The steer from regulatory bodies is vital for NAM adoption across the breadth of the drug discovery continuum. The FDA Modernization Act 3.0 and the recent announcement by the NIH, which plans to set up a dedicated organoid development center with the aim to standardize protocols for organoid research, further illustrates their commitment. It will be interesting to see if this momentum from regulatory bodies continues at a pace.

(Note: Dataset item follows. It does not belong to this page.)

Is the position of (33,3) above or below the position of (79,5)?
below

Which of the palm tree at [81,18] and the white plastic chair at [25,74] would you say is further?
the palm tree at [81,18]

Overall, NAMs are reshaping the landscape of drug discovery and disease modeling by providing tools that are more predictive, ethical and efficient, ultimately leading to safer and more effective medicines. They have the potential to streamline the drug development process by reducing timelines and costs associated with traditional methods. This efficiency can accelerate the availability of new therapies for patients. This is an exciting era drug discovery.

About the interviewee

Kalpana Barnes (left) is a highly experienced industrial pharmacologist with over 25 years of experience gained from pharmaceutical, contract research and biotech laboratories. Trained initially as an in vitro pharmacologist, Kalpana specialized in designing and developing plate-based cellular assays to support automated high-throughput screening, compound profiling and mechanism of action follow-up studies. Within Sartorius, she’s applied her extensive experience to the development and validation of cellular assays for quantitative live-cell analysis, with a focus on addressing the challenges and developing solutions for working with in vitro 3D advanced cell models.

The interviewee has no competing interests to report.

The opinions expressed in this interview are those of the interviewee and do not necessarily reflect the views of BioTechniques or Taylor & Francis Group.

This content was supported by Sartorius.